▶ Required work
Please return, word for word, the lines of the listing starting at the line containing "How far from the camera origin is (278,764)?" and ending at the line containing "7.78 meters", including both of those lines and nothing else.

▶ Entries shown
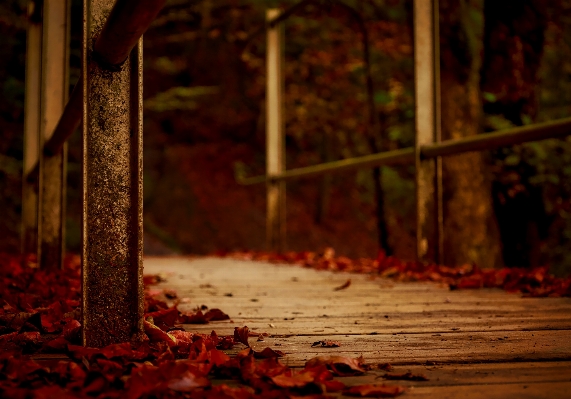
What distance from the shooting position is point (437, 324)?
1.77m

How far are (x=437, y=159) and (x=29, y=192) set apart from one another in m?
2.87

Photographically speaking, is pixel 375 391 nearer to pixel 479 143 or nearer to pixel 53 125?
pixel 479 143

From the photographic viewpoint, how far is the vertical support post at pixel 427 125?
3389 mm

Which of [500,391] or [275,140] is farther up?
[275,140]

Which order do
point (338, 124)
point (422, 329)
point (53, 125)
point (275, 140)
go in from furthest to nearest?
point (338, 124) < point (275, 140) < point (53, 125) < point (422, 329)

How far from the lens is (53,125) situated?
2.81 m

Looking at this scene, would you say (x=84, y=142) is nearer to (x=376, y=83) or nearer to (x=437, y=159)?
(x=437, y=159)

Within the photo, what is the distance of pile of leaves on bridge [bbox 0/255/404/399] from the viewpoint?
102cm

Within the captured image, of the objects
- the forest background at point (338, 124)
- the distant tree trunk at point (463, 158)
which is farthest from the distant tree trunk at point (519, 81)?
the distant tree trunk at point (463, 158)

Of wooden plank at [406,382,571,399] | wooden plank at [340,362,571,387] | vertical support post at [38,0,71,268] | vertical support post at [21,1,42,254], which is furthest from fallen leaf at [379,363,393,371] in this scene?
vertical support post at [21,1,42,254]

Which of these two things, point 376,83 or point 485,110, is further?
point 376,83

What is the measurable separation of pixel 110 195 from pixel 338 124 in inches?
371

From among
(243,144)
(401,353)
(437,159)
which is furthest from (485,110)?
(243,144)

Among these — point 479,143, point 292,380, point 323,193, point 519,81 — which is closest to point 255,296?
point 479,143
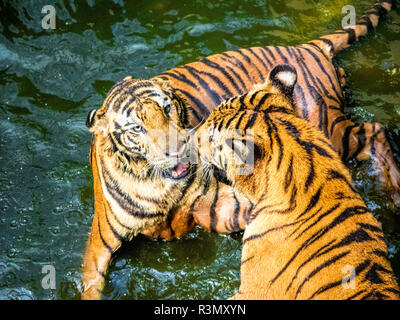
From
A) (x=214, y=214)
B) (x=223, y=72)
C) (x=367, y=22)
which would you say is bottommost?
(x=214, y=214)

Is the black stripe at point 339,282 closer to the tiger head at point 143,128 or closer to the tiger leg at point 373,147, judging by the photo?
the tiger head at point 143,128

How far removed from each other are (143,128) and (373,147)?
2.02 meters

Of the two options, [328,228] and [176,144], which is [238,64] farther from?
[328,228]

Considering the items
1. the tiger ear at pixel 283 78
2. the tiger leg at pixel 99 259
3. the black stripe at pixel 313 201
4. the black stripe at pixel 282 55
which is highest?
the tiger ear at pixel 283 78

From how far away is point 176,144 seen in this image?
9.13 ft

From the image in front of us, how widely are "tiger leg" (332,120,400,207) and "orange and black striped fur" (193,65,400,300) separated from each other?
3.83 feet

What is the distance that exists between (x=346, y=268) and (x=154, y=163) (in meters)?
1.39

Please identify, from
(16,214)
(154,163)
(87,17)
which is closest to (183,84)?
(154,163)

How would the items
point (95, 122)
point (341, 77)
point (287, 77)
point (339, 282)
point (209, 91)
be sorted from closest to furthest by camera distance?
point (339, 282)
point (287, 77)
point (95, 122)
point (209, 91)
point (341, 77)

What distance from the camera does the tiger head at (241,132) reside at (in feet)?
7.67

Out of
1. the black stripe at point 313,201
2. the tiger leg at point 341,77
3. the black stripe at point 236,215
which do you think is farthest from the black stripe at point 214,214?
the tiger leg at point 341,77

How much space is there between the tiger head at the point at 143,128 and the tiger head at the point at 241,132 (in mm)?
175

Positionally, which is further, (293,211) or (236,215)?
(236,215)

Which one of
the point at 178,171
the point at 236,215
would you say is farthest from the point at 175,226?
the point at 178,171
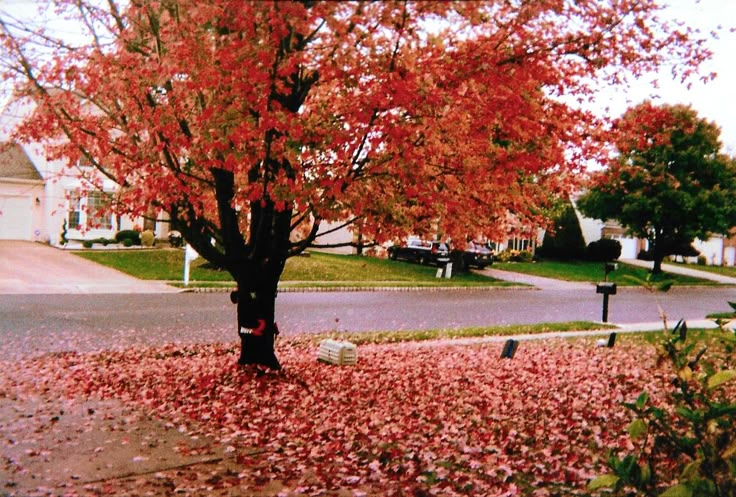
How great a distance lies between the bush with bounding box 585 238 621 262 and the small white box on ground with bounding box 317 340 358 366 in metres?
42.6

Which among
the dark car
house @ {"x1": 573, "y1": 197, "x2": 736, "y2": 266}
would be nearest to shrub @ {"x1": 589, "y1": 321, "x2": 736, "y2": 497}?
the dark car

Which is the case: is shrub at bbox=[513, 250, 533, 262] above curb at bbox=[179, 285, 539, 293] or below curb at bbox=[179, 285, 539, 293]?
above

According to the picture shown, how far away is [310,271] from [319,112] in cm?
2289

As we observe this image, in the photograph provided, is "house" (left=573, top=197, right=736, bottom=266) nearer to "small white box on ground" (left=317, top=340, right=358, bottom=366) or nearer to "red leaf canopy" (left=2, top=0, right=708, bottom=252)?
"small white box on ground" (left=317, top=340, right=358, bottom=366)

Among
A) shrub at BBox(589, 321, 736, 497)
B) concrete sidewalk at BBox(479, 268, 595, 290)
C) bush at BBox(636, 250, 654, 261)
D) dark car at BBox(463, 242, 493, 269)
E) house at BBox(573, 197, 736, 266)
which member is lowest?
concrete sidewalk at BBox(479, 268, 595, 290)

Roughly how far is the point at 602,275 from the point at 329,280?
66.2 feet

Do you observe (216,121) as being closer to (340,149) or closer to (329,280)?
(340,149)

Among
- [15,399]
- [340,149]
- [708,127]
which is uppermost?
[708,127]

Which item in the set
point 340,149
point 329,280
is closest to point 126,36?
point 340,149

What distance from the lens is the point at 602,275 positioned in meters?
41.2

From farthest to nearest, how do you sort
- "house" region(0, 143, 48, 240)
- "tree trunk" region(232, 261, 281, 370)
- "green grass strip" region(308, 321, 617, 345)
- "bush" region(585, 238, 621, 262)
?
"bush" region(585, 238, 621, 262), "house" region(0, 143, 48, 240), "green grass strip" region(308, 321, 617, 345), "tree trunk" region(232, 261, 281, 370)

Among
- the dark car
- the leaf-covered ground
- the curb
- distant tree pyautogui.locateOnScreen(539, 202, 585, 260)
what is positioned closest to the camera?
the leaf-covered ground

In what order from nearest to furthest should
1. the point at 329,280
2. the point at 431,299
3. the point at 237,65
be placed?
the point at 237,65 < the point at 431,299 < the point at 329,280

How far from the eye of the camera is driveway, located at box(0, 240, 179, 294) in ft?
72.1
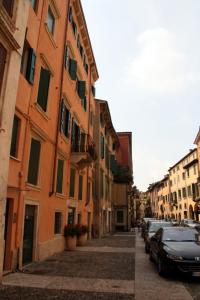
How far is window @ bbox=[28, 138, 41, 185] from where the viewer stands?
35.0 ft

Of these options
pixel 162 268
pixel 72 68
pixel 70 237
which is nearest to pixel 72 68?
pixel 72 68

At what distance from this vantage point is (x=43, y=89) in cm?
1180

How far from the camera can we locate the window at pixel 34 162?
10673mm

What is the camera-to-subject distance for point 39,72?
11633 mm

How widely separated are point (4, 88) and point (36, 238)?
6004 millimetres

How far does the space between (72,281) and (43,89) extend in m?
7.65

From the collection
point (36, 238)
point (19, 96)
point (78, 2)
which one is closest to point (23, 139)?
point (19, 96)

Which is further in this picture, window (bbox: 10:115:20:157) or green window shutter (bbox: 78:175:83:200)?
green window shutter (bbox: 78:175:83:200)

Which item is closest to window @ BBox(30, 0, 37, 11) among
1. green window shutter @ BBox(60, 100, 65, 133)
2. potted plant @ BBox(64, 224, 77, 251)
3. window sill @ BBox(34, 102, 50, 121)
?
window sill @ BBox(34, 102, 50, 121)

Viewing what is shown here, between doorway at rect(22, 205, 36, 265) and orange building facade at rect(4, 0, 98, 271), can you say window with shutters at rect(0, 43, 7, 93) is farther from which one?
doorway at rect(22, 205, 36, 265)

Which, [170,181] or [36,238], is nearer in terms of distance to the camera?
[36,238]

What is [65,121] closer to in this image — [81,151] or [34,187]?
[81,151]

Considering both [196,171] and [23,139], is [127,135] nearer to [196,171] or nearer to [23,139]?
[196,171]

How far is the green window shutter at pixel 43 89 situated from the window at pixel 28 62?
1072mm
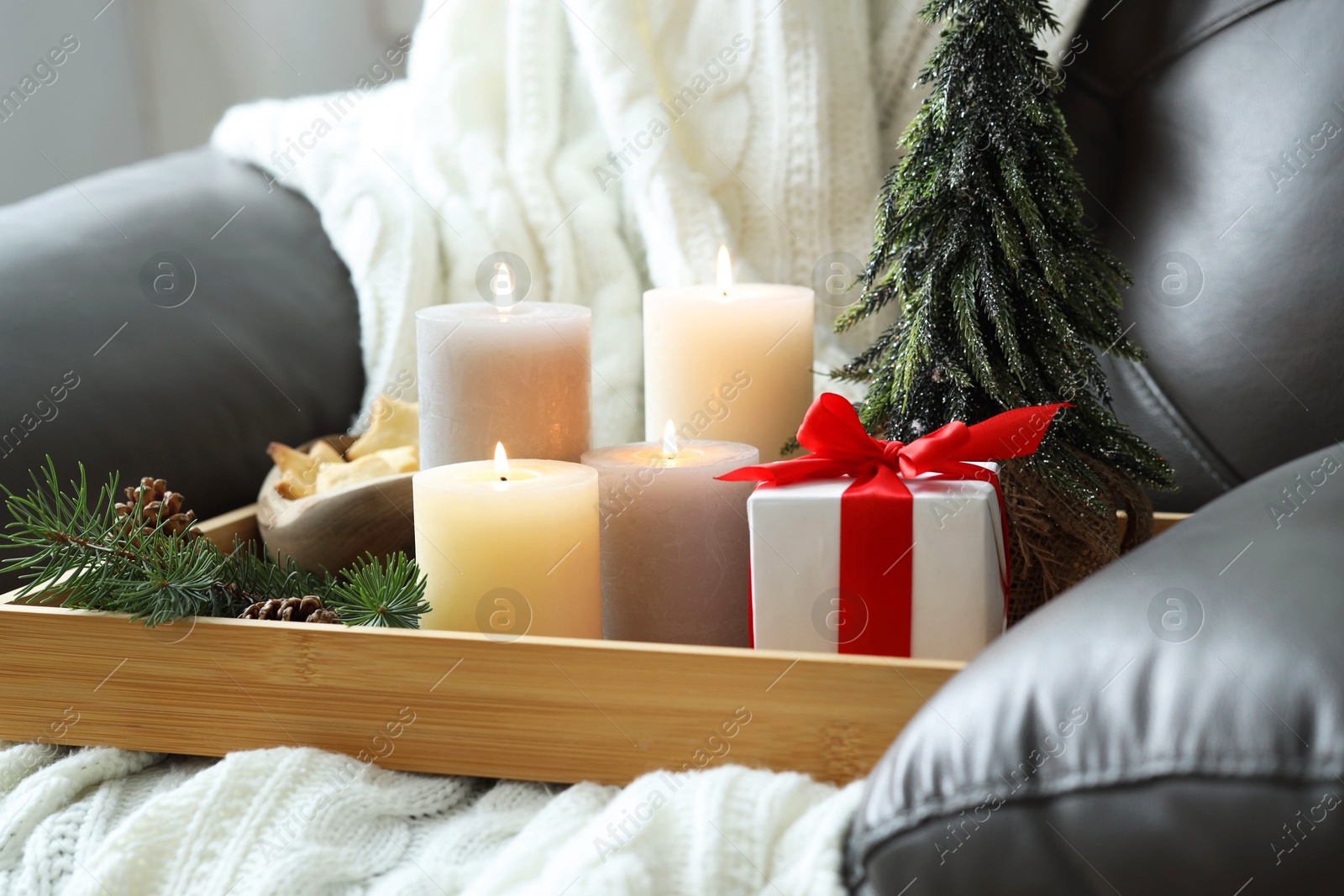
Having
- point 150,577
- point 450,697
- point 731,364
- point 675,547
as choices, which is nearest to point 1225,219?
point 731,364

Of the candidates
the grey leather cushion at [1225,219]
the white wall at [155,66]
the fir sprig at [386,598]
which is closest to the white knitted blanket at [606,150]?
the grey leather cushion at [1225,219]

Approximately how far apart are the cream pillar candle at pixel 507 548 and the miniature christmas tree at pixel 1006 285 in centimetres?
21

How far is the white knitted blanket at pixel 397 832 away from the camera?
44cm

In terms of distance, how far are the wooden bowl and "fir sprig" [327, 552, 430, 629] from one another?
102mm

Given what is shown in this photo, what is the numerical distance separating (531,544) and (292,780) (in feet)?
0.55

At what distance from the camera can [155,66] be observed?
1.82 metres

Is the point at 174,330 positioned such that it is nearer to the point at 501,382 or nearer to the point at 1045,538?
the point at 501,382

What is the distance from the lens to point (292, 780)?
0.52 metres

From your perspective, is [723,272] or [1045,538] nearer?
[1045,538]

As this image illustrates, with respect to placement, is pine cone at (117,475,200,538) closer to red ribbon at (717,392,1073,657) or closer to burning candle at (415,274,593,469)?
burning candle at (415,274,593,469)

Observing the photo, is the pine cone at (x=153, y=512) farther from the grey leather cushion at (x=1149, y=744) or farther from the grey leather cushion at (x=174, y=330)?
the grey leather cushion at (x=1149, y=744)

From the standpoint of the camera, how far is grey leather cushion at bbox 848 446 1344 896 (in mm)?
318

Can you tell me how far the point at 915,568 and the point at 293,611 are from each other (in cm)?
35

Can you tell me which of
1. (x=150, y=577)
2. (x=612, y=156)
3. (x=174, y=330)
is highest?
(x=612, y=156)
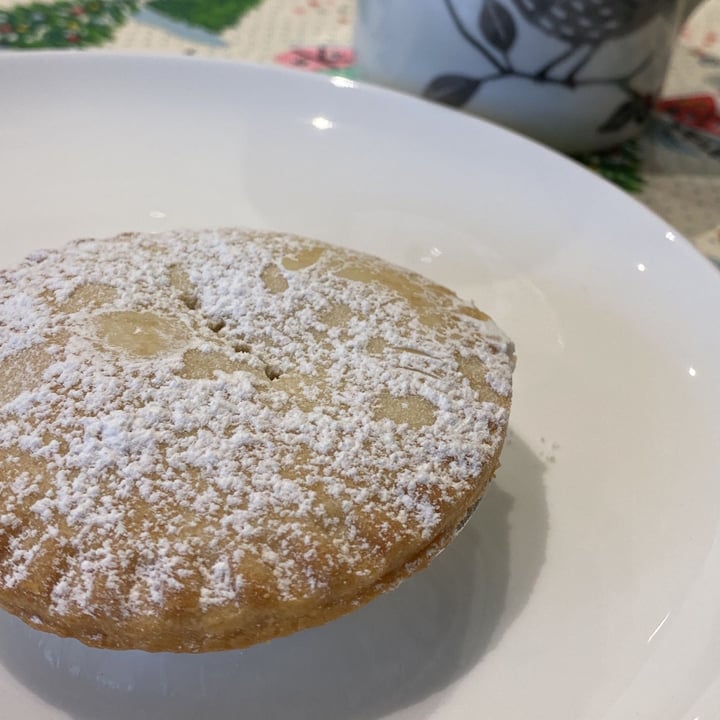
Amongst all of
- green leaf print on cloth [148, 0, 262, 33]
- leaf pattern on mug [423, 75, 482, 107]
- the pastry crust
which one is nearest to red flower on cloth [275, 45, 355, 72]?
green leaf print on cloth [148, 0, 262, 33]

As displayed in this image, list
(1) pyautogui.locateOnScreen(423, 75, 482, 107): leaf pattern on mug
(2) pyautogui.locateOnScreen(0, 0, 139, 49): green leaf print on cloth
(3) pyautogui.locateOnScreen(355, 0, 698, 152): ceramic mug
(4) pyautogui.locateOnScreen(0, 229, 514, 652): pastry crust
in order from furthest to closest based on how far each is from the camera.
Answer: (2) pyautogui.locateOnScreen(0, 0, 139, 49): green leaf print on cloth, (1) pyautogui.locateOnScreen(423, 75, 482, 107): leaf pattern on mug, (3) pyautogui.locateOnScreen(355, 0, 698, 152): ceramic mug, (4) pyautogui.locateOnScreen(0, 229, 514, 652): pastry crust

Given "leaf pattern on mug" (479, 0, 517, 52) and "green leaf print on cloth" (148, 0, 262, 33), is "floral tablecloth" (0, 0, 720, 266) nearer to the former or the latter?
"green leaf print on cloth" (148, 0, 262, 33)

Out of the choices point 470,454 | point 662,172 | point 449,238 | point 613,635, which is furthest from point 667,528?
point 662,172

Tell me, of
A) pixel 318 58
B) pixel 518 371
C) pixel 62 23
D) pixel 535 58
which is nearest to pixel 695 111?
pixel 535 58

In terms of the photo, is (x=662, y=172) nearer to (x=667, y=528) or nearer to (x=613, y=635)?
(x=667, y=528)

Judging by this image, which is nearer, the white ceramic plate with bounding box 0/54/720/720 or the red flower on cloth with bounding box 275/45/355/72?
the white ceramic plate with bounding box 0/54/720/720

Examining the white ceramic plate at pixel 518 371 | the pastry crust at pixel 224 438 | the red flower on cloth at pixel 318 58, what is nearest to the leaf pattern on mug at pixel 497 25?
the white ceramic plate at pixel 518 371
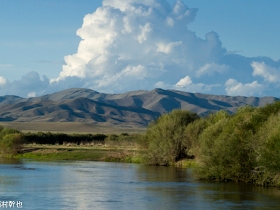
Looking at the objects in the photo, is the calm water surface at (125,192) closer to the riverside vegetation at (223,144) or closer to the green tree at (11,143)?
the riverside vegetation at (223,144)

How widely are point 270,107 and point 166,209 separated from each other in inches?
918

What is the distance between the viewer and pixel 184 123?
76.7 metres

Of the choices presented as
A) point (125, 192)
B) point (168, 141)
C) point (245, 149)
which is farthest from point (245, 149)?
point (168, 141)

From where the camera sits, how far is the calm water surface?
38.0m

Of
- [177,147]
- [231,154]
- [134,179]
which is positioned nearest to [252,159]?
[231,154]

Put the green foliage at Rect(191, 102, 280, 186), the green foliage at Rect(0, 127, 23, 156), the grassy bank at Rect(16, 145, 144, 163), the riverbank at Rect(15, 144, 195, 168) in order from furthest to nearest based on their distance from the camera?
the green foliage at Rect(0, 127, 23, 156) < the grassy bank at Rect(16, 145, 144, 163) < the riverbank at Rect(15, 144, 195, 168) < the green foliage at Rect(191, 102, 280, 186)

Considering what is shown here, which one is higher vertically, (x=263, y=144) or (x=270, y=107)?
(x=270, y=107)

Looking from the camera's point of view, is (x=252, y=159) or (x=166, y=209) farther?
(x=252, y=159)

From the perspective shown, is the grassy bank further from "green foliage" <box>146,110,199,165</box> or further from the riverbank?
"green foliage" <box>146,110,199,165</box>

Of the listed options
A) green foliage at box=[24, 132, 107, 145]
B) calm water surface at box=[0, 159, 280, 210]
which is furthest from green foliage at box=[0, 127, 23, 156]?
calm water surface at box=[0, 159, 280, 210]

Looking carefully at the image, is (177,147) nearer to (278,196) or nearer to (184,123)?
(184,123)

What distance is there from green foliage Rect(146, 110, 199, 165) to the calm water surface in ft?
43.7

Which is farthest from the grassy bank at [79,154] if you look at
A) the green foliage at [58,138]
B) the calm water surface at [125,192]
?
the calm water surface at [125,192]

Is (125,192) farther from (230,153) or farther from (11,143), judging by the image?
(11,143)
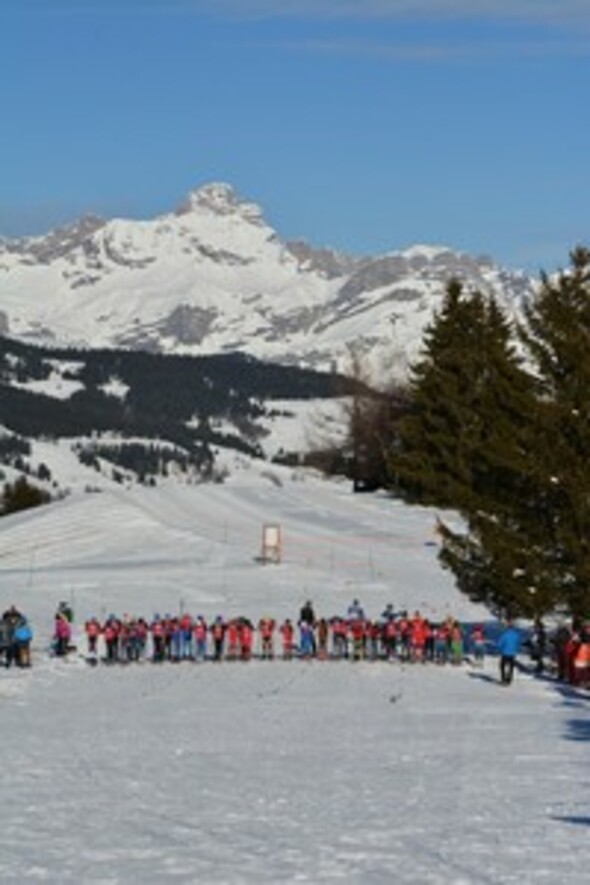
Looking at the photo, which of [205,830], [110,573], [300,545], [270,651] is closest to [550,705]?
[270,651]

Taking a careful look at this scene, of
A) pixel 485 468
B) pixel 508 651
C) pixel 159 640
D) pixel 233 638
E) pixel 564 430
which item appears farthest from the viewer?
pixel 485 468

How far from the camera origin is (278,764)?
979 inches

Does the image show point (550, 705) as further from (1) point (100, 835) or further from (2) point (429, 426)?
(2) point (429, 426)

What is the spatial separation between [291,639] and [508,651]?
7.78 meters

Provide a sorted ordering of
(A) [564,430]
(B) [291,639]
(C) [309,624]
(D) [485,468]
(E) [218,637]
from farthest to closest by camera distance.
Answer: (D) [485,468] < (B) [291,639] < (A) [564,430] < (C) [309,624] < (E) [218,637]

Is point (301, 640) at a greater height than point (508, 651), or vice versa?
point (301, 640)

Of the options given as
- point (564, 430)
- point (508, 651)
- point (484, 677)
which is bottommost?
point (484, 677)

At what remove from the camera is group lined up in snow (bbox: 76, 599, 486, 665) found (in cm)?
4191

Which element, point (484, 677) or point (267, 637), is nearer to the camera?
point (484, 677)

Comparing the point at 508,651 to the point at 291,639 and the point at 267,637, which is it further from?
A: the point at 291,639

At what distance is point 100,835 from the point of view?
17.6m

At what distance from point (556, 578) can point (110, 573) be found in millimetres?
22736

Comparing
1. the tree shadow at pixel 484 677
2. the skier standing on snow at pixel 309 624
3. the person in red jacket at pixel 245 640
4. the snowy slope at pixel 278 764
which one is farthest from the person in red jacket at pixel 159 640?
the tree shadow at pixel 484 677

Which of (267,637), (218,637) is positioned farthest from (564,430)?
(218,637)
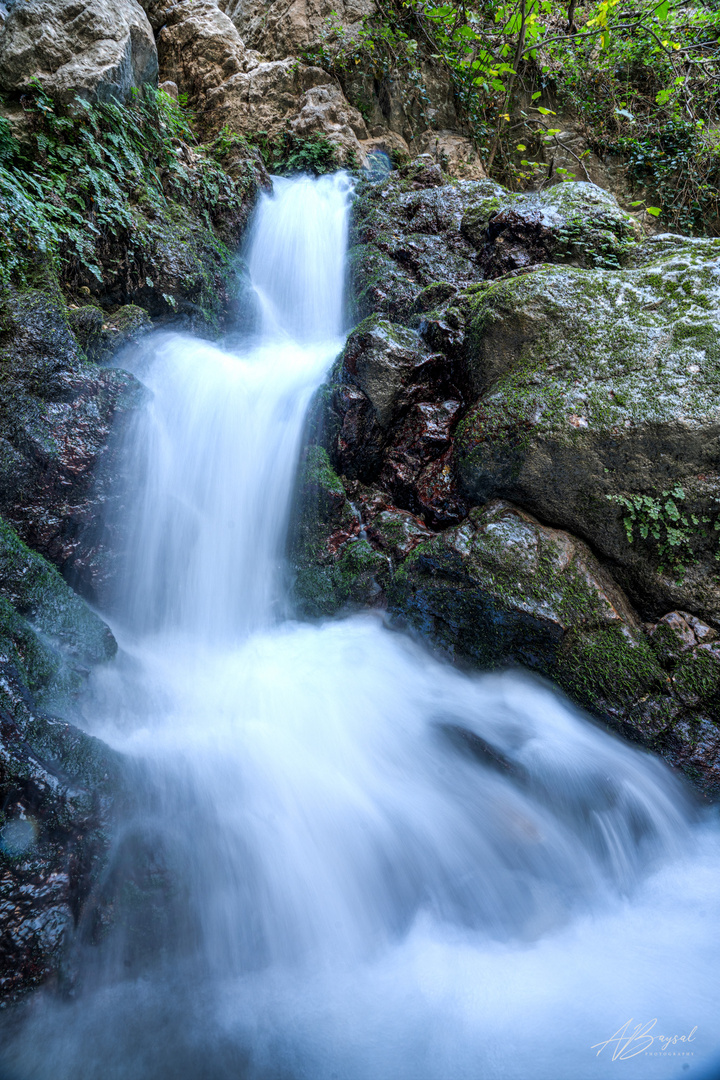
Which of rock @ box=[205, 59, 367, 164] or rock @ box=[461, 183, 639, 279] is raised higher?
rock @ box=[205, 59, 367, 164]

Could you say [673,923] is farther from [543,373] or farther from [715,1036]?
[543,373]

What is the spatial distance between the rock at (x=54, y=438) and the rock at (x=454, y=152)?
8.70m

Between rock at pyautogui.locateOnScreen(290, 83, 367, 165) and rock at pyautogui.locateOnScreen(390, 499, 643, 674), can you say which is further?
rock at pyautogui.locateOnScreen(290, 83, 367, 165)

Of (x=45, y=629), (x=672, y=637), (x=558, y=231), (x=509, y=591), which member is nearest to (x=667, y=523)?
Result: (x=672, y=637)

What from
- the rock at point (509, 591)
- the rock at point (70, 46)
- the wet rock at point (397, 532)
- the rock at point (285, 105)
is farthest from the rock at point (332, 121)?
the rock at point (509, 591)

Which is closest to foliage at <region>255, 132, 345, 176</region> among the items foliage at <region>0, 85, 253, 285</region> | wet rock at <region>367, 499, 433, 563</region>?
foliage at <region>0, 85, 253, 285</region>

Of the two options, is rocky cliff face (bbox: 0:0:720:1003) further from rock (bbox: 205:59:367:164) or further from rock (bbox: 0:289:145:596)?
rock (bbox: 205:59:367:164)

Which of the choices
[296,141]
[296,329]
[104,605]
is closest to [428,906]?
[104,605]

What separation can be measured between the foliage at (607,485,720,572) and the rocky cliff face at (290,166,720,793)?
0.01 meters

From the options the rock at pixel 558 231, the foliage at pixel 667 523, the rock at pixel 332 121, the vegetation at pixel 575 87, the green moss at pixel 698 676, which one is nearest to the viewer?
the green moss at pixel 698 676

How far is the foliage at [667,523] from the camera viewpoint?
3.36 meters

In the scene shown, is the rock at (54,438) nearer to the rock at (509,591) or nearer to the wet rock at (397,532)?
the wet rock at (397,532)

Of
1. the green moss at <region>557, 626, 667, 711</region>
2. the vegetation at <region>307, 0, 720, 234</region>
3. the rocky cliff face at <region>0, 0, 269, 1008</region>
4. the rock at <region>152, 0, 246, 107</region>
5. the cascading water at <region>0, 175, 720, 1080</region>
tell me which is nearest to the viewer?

▶ Final result
How far from the camera origin is (278,764)?
979 inches

Does the image show point (550, 705) as further from (1) point (100, 835) or further from (2) point (429, 426)?
(2) point (429, 426)

What is the spatial separation between [291,639] and [508,651]?
7.78 meters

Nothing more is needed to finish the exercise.